Do this:
Your task is to return the span of lines beginning at the one with "In the image before" and ending at the last line of the data, exactly as it stands.

## begin Items

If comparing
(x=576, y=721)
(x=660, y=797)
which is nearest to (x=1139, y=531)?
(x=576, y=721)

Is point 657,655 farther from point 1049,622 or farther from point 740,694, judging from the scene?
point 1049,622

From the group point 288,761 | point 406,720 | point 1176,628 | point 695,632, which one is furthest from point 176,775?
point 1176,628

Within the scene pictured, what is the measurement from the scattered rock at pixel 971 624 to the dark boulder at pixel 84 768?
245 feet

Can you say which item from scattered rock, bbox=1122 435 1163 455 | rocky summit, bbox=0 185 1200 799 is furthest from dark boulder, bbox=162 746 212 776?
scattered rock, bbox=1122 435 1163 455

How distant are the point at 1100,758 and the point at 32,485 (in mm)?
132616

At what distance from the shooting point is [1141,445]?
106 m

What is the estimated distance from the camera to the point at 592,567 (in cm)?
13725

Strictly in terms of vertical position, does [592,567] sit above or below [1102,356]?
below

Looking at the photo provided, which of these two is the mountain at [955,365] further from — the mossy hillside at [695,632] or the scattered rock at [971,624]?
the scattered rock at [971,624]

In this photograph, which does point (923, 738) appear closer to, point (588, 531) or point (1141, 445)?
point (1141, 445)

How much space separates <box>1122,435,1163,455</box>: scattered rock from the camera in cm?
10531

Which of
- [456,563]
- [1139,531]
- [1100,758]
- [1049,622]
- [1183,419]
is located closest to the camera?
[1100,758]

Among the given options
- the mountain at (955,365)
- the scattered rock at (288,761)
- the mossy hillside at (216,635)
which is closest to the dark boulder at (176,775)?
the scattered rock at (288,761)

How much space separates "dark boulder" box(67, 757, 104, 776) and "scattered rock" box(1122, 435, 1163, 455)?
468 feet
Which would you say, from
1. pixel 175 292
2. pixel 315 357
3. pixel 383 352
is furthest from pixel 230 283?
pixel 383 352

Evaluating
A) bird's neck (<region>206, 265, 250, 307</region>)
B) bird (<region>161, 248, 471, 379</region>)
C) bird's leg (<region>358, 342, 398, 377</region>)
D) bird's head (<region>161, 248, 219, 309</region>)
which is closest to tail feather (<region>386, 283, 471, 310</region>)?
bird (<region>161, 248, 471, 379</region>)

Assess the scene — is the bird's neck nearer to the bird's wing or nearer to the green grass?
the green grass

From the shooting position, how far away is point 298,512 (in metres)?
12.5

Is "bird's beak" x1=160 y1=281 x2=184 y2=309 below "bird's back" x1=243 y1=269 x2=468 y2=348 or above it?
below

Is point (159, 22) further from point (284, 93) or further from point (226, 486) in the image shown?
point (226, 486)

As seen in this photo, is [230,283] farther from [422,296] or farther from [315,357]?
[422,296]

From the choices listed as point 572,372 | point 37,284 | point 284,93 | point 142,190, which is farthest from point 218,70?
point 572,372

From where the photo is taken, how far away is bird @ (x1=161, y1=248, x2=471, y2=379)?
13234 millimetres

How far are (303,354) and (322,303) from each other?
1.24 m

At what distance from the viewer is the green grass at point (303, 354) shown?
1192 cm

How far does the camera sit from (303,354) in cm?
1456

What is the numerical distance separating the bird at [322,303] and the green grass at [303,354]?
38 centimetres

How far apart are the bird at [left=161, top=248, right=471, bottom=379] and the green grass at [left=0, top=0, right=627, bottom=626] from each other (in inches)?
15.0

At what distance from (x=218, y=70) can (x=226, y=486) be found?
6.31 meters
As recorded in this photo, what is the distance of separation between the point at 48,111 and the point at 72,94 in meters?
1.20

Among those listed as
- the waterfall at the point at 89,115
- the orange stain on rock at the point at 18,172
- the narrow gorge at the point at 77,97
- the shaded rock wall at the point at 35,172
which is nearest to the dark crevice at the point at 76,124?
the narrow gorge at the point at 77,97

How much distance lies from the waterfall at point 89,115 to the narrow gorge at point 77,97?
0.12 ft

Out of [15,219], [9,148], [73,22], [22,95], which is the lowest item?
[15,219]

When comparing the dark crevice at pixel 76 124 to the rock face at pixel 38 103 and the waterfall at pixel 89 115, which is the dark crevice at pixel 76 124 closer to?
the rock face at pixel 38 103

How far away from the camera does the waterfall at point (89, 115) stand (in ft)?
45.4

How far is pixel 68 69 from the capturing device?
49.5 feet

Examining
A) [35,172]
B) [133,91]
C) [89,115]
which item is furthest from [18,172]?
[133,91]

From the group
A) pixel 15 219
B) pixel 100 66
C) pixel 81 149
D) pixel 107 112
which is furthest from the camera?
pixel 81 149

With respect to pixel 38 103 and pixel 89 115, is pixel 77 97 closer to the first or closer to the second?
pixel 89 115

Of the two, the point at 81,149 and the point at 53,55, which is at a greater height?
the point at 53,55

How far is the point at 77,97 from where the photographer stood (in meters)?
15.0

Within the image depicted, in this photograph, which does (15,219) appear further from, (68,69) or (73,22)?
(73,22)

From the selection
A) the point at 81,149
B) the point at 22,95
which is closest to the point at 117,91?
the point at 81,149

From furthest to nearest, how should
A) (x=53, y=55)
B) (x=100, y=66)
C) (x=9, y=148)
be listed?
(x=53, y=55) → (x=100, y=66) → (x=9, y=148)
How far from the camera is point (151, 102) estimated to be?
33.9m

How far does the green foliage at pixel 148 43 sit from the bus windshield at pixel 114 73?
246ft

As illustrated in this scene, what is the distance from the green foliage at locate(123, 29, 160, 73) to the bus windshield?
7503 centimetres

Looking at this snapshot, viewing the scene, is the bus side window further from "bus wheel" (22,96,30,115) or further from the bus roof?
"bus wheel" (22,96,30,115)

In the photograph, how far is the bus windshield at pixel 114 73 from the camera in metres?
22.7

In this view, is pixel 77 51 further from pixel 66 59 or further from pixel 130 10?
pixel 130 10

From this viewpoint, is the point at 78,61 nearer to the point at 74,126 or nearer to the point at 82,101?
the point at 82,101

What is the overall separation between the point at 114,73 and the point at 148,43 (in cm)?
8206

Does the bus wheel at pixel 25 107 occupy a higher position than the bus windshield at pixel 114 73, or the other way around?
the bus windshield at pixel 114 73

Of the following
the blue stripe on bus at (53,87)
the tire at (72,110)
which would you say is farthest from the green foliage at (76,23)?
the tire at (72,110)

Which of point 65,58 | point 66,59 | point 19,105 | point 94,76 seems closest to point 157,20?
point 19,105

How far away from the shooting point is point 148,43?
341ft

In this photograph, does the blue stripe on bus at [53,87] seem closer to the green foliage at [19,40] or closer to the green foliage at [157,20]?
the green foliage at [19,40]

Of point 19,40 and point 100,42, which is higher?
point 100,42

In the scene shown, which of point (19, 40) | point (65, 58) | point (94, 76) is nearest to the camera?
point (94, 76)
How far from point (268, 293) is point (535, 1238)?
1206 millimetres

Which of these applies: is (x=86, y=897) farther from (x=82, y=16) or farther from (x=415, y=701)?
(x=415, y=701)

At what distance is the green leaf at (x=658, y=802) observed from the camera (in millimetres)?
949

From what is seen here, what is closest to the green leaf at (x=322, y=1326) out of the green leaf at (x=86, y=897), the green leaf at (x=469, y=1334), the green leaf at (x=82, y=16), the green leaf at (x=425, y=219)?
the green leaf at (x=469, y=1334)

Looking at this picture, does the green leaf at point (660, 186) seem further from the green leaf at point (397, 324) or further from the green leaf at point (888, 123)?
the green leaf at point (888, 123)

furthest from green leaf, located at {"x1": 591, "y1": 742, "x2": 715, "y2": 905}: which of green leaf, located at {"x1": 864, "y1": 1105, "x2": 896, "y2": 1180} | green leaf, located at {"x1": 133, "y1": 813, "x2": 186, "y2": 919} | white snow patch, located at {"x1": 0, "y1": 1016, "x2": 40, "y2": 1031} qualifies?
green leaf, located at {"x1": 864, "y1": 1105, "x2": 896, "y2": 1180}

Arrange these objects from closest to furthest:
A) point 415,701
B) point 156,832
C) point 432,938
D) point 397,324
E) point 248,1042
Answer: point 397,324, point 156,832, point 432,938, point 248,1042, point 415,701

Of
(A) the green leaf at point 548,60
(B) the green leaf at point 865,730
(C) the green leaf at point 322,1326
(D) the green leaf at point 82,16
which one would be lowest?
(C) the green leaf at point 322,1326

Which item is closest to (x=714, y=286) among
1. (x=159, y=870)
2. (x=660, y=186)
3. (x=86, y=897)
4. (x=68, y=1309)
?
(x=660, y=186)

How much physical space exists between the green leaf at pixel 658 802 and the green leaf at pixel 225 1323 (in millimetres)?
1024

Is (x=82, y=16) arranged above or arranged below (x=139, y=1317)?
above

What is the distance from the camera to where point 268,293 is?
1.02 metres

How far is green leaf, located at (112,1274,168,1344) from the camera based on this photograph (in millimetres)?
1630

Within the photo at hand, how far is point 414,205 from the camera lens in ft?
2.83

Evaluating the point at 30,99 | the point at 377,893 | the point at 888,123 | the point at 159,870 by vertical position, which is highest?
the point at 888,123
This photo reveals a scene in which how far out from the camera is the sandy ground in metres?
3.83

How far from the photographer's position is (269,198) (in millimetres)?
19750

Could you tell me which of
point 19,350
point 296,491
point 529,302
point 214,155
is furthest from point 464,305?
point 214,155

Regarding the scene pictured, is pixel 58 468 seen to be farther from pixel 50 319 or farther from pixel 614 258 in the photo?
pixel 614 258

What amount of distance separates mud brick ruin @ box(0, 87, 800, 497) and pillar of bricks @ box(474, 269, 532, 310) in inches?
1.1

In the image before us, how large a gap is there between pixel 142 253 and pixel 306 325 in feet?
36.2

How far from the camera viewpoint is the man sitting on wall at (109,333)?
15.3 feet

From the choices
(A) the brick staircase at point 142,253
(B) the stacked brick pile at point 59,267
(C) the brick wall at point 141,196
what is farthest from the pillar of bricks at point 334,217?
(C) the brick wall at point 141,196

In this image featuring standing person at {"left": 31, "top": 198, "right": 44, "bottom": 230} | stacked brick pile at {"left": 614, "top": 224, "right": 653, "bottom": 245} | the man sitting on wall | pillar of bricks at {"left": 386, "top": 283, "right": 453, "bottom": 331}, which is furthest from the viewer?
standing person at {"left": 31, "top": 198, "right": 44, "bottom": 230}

## end Items

Result:
In the image before us, how large a gap is there between pixel 142 253 and pixel 306 325 in feet?
36.2

How far from the camera viewpoint is the man sitting on wall at (109,333)?
15.3 feet

From the choices
(A) the brick staircase at point 142,253
(B) the stacked brick pile at point 59,267
(C) the brick wall at point 141,196
what is farthest from the pillar of bricks at point 334,217?
(C) the brick wall at point 141,196

In this image featuring standing person at {"left": 31, "top": 198, "right": 44, "bottom": 230} | stacked brick pile at {"left": 614, "top": 224, "right": 653, "bottom": 245} | the man sitting on wall | pillar of bricks at {"left": 386, "top": 283, "right": 453, "bottom": 331}, which is furthest from the viewer?
standing person at {"left": 31, "top": 198, "right": 44, "bottom": 230}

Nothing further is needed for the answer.